Self Calibration

Reference Material

• Synthesis Imaging in Radio Astronomy II, ed. Taylor, Carilli, Perley, Ch. 10 (Cornwell & Fomalont)

1 Self-Calibration

Data obtained by a pair of antennas for a specific baseline is the observed visibility, or $\tilde{V}_{ij}$. The goal of calibrating data is to recover the true visibility Vij of the sky, which differs from the observed visibility for several reasons. In this section, the focus will be on self-calibration, which is a method of solving for the internal degrees of freedom of a telescope.

The gain of an antenna element is unique to each antenna, and its value needs to be calibrated against a target source in the sky. The basis of self-calibration is treating antenna gains as free parameters that can be iteratively adjusted to reconcile observed visibilities with a model of a target source.

A baseline-based complex gain Gij(t) can be approximated by the product of two antenna-based complex gains:

$G_{ij}(t) = g_{i}(t)g_{j}^{*}(t) \,\!$

The basic calibration formula is:

$\tilde{V}_{ij}(t) = G_{ij}(t)V_{ij}(t)+\epsilon _{ij}(t)+\eta _{ij}(t) \,\!$

where εij(t) is a complex offset and ηij(t) is a complex noise. By clever telescope design, εij(t) = 0, and we’ll ignore noise for simplicity.
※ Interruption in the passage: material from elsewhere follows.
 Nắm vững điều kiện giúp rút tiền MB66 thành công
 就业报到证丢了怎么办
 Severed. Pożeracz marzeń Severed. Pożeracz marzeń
Therefore:

$\tilde{V}_{ij}(t) \sim G_{ij}(t)V_{ij}(t) = g_{i}(t)g_{j}^{*}(t)V_{ij}(t) \,\!$

If there is a calibration source near the region to be imaged, the antenna gains can be solved for. Solving for these gains is neat because you can simultaneously solve for their values while also increasing the accuracy of the model sources. The method essentially involves producing a model of the sky that when fourier-transformed and corrected by the gain factors, reproduces observed visibilities.
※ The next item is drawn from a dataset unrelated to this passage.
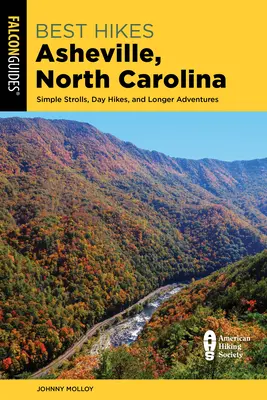 Las mejores rutas Asheville, Carolina del Norte - Best Hikes Asheville, North Carolina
One way of obtaining gain factors is to minimize the sum of the square of the residuals:

$S \sim \sum _{k}\sum _{i,j}|\tilde{V}_{ij}(t_{k})-g_{i}(t_{k})g^{*}_{j}(t_{k})V_{ij}(t_{k})|^{2} \,\!$

An example of an iterative model that both solves for gains and bootstraps the sky model is the following:

1) Make an initial model of the source using constraints on the source structure

2) Use this model to solve for the gains using a least squares fit as mentioned above

3) Find the corrected visibility Vij,cor

$V_{ij,cor} = \tilde{V}_{ij}(g_{i}(t)g^{*}_{j}(t))^{-1} \,\!$

4) Form a new model using this corrected data

5) Go to step (2)

Alternatively, if there are multiple sources in the model, it is possible to first solve for the gain parameters using only 1 source and then using those gains to measure the 2nd source spectrum, and then in turn using that to refine the gains. Note that this iterative approach is possible because there are many visibilities to work with (many baselines), since there are N antennas (and therefore gain factors) and N(N − 1) / 2 baselines (and therefore visibilities). The system is overdetermined, and the extra degrees of freedom go into the assumptions about the model source structure.
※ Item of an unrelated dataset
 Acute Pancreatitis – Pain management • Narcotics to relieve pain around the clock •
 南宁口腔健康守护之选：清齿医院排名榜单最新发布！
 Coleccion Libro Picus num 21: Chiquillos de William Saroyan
The main advantage of self-calibration is that fairly robust gain solutions are derived as a function of time. However, it requires a sufficiently bright source to calibrate to and the results depend on the model. If the model sources are not accurate, their interferences can leak into the gains ("coupling sidelobes of sources").

One other thing to note is that the complex gains can be broken into antenna-based amplitude corrections and a phase correction:

$G_{ij}(t) = a_{i}(t)a_{j}(t)e^{i(\phi _{i}(t)-\phi _{j}(t))} \,\!$

These two terms are discussed in more detail in the video link at the top of the page.